3. The method as described in claim 1, characterized in that, The method further includes: The system feeds back several primary points of interest (POIs) within the target city to the client, allowing the client to display these POIs in a list format; and / or, Several primary points of interest within the target city are fed back to the client so that the client can display these primary points of interest on the map.

4. The method as described in claim 3, characterized in that, Before feeding back the number of first points of interest within the target city to the client, the method further includes: Based on the sorting information of the first points of interest, several first points of interest within the target city are sorted so that the client can display the several first points of interest according to the sorting.

5. The method as described in claim 1, characterized in that, The ranking of retrieved points of interest based on non-urban distance features specifically includes: Interest point feature vectors are generated based on the non-urban distance features; the non-urban distance features include a first interest point feature for representing the text similarity between the interest point and the query term, a second interest point feature for representing the semantic similarity between the interest point and the query term, a third interest point feature for representing the type similarity between the interest point and the query term, a fourth interest point feature for representing the popularity ranking of the interest point, a fifth interest point feature for representing the click popularity of the interest point, a sixth interest point feature for representing the number of child nodes of the interest point, and a seventh interest point feature for representing whether the interest point is located in an urban area. The feature vectors of the interest points are input into the first ranking model to rank the interest points.

6. The method as described in claim 1, characterized in that, Before ranking the retrieved points of interest based on non-urban distance features to select several points of interest as the first point of interest, the process also includes: Obtain the query terms input by the user to search for points of interest; Based on the query terms, a search is performed in the map index database to obtain multiple points of interest.

7. A computer device, characterized in that, include: The first sorting module sorts the retrieved points of interest based on non-city distance features to select a number of points of interest as first points of interest; the non-city distance features include features that are not associated with the city where the point of interest is located and / or features that are not associated with the distance between the point of interest and the user's location. The city to which the first point of interest is located is a candidate city; The second sorting module divides the first point of interest (POI) into several sets based on the city to which it belongs; each set of POIs corresponds to a candidate city; based on the sorting information of the POIs, it determines the first POI ranked first in each set of POIs; it concatenates the city features of the candidate city and the interest features of the first POI ranked first in the candidate city to obtain city distance features; it sorts the candidate cities based on the city distance features to select the first POI ranked first as the target city; the city distance features include the city features of the city where the POI is located and / or the distance features between the POI and the user's location.
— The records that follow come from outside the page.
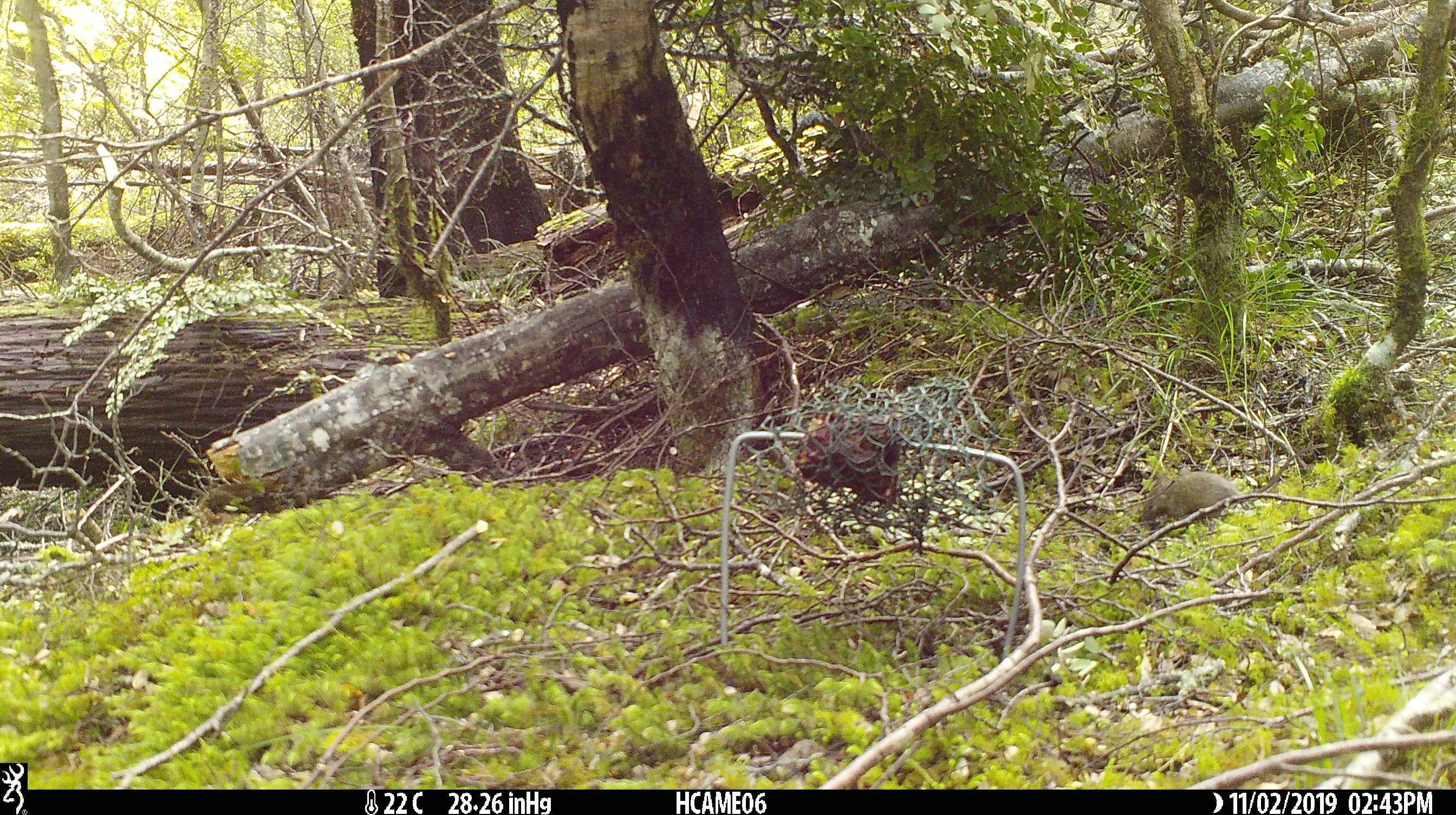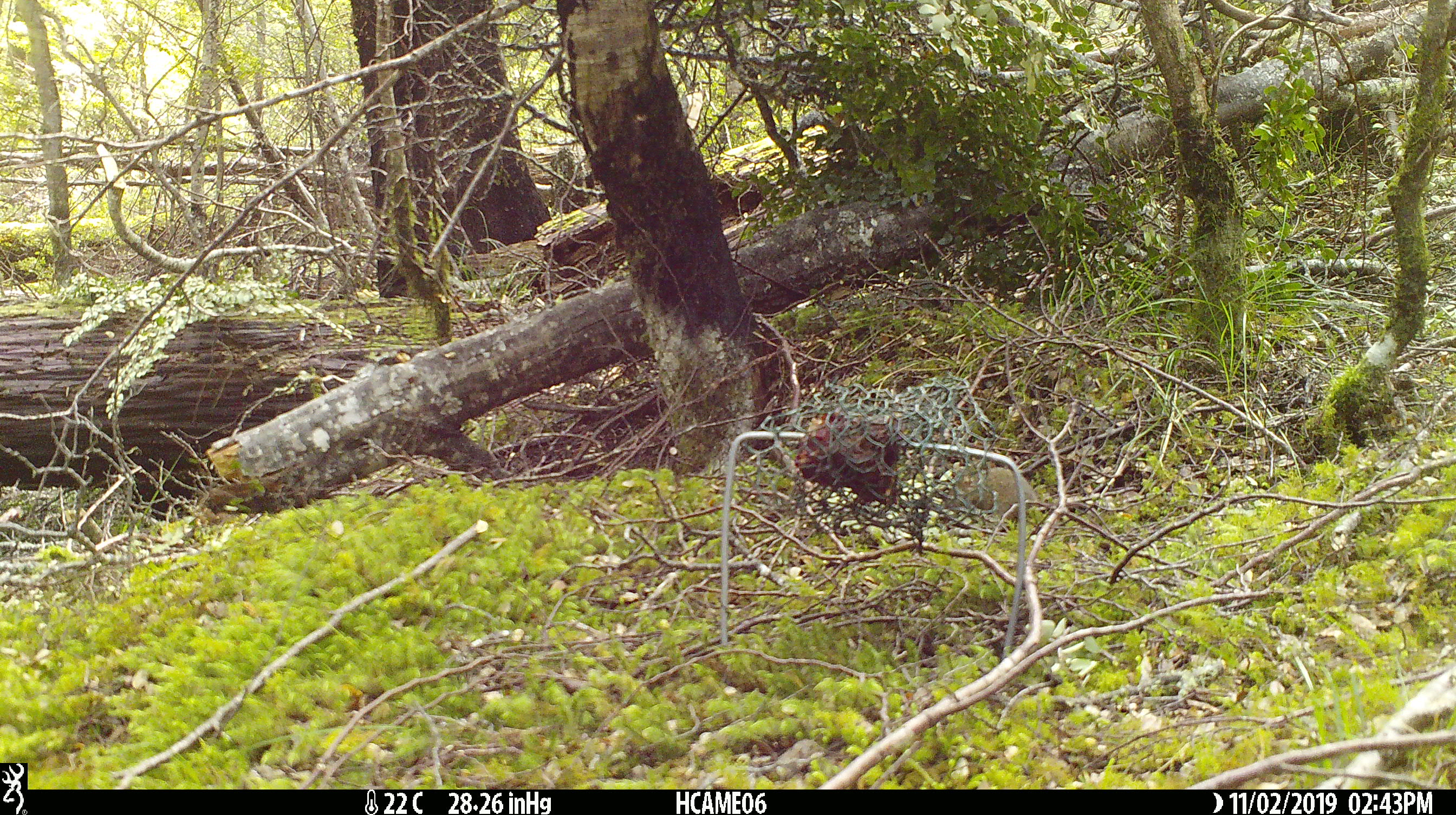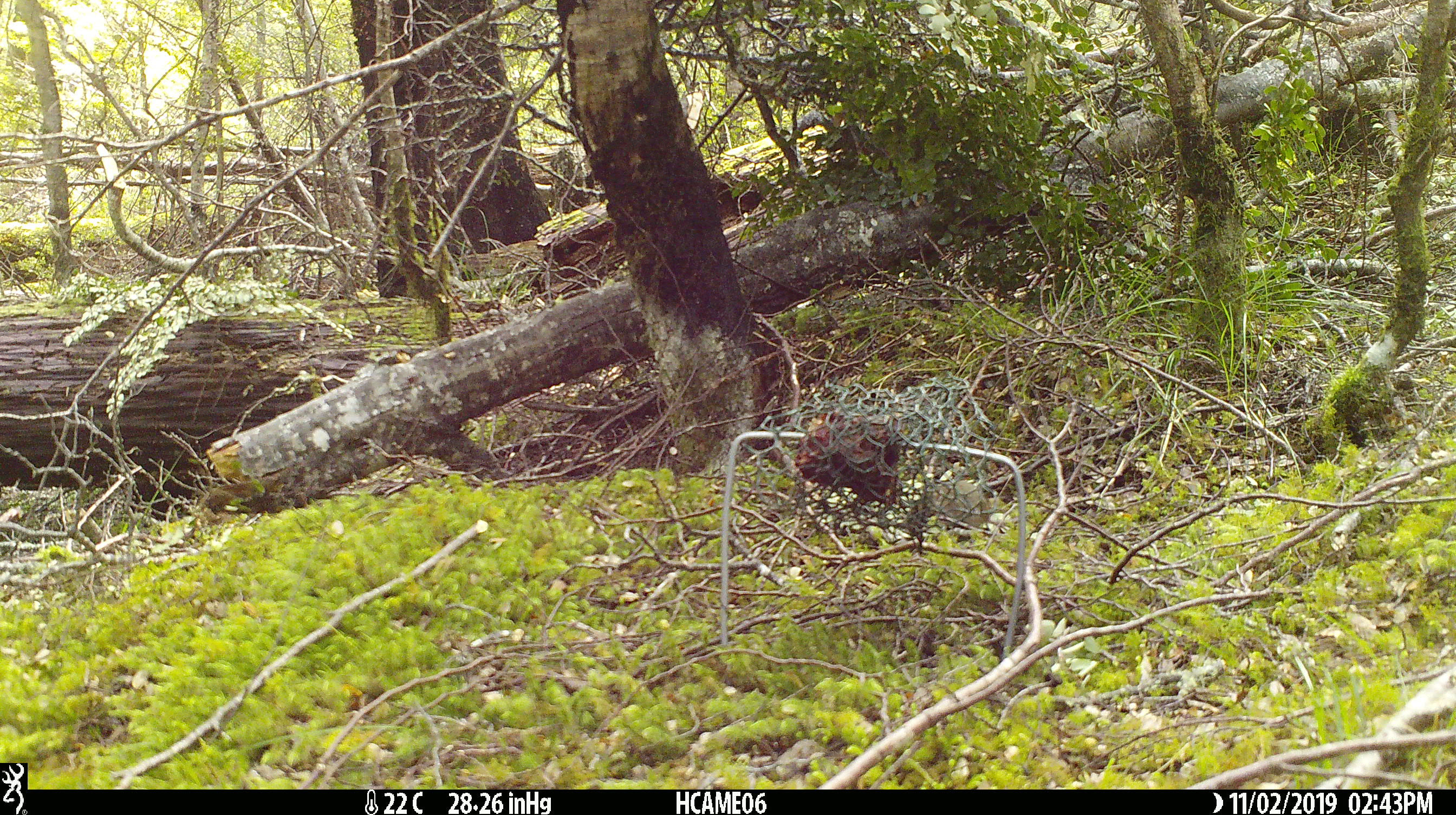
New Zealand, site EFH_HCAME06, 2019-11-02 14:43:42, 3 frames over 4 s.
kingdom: Animalia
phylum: Chordata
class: Mammalia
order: Rodentia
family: Muridae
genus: Mus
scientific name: Mus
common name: mouse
8. A computer device, comprising a memory, a processor, and a computer program stored in the memory, characterized in that, The processor executes the computer program to implement the steps of the method according to any one of claims 1 to 6.

9. A computer-readable storage medium having a computer program or instructions stored thereon, and / or a computer program product, characterized in that, When the computer program or instructions are executed by a processor, they implement the steps of the method according to any one of claims 1 to 6.